J.C. Penney would also slash the number of its annual promotions from 590 in 2011 to 12, one for each month of the year, with each month's promotion focused on products customers are likely to buy in that month. It would also reduce the number of coupons it would offer. The new pricing strategy went into effect on Feb. 1, 2012.

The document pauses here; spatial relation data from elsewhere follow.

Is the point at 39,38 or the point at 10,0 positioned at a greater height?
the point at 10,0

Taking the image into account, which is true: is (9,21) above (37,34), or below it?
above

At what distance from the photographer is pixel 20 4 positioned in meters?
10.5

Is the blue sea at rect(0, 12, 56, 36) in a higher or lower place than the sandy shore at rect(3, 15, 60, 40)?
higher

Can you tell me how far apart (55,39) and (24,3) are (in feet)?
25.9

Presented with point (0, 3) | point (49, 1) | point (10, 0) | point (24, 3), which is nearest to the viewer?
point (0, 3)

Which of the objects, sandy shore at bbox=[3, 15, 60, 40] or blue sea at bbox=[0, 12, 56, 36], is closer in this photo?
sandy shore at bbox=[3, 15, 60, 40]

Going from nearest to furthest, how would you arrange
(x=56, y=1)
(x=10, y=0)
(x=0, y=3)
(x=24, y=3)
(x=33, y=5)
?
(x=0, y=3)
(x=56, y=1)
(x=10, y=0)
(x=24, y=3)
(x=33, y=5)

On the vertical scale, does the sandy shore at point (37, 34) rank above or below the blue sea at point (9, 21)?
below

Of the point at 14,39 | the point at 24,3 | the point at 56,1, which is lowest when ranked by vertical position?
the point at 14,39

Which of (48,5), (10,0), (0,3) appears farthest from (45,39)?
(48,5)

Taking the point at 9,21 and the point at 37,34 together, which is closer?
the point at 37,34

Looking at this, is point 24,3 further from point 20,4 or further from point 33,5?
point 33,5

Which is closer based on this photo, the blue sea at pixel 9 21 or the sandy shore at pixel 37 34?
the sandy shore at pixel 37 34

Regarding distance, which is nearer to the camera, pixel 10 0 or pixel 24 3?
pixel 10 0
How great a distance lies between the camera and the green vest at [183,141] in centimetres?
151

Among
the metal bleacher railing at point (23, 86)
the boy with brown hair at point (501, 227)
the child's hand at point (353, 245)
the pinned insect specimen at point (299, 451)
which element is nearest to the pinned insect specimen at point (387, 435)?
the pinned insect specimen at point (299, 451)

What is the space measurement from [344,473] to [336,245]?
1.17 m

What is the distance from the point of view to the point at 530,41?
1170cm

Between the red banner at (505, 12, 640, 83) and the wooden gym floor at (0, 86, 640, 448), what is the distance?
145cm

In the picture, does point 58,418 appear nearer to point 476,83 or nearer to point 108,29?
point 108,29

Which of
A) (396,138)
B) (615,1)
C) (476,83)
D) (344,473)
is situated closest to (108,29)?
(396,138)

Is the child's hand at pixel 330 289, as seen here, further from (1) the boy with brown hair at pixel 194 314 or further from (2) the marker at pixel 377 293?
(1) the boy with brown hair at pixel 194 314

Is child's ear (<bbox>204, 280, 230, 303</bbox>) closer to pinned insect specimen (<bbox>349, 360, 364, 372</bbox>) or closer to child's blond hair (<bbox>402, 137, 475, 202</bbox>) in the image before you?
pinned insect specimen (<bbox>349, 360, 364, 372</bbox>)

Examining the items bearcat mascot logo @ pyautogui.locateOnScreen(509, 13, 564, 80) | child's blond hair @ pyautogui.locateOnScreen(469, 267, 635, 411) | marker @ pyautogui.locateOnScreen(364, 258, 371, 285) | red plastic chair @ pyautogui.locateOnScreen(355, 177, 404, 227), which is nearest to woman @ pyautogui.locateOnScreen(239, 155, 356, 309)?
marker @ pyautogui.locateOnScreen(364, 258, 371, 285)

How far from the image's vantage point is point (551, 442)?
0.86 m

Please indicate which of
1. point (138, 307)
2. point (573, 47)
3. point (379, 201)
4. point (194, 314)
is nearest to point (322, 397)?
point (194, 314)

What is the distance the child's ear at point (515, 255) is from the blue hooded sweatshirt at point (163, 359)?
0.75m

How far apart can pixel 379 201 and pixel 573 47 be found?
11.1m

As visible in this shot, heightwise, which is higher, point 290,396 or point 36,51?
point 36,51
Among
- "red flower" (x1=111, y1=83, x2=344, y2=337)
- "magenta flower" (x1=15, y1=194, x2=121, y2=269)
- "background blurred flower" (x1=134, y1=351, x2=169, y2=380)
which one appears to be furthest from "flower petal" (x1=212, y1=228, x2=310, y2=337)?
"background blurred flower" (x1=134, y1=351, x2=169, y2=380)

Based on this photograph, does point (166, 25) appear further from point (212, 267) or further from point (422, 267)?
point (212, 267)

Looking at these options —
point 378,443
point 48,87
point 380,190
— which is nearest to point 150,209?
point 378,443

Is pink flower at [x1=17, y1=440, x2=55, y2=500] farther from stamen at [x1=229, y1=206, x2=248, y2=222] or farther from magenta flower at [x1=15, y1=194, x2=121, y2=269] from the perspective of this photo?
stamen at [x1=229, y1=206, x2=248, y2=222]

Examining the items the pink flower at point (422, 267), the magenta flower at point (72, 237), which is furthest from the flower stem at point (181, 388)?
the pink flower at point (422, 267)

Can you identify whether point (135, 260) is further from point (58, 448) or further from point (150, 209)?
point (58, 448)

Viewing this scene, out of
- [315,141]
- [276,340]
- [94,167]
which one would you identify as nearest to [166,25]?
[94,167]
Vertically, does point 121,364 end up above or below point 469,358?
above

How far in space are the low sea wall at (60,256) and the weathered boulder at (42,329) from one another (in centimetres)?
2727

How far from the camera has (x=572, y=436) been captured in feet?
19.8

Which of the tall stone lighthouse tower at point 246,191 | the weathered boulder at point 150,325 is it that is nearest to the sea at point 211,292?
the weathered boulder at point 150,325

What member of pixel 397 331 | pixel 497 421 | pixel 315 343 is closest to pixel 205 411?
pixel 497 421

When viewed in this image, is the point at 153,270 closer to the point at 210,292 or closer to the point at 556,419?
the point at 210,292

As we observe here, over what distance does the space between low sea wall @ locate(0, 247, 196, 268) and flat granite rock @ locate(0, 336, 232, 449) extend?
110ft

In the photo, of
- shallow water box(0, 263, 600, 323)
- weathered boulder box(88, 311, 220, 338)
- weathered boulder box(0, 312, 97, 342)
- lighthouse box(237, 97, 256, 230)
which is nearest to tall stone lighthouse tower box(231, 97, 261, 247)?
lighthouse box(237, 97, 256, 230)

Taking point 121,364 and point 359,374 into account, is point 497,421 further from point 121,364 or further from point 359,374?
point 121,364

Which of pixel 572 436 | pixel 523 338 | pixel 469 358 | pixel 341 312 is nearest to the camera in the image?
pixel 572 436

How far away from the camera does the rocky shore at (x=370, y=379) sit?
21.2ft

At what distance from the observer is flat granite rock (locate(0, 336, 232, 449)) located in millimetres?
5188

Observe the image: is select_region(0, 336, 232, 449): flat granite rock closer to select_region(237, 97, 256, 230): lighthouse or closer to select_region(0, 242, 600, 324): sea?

The year that followed could hardly have been more difficult for J.C. Penney. For the most recent fiscal year, the retailer reported that it had lost $985 million, compared to the $152 million net loss posted for the previous fiscal year. In addition, J.C. Penney wound up in court against one of its main competitors, Macy's. The latter sued both J.C. Penney and Martha Stewart Living Omnimedia over J.C. Penney's deal with MSLO. This called for the creation of MSLO-operated shops and a dedicated website with home merchandise designed by Stewart.

Macy's contended that this deal (which included a $38.5 million investment by J.C. Penney in MSLO) violated its own agreement with MSLO, which granted it exclusivity over certain home categories. As of last month, the two cases were still in court.

Speaking to financial analysts to discuss the fiscal year, Johnson was forced to admit that the company had made "some big mistakes" in its pricing strategy and its marketing. Regarding the company's shoppers, "we learned that she prefers a sale," Johnson said. "At times, she loves a coupon." As a result, he reinstituted both coupons and sales "each and every week as we move forward."

Johnson also said the company's marketing of the changes "didn't connect very well with our customers" during the fiscal year. "We failed to communicate our unique value proposition," he said.

Francis, one of whose responsibilities was marketing, had left J.C. Penney in June. Shortly after Johnson's departure last month, Michael Kramer, chief operating officer, and Daniel Walker, chief talent officer, also left. Both Kramer and Walker had worked with Johnson at Apple. Francis, who was executive vice president and chief marketing officer at Target when he took the J.C. Penney presidency, had worked with Johnson at Target when Johnson was leading that retailer in its strategy to become "Cheap Chic."

Other than the announcement of using part of the credit facility, Ullman had not commented on his plans for J.C. Penney going forward at press time.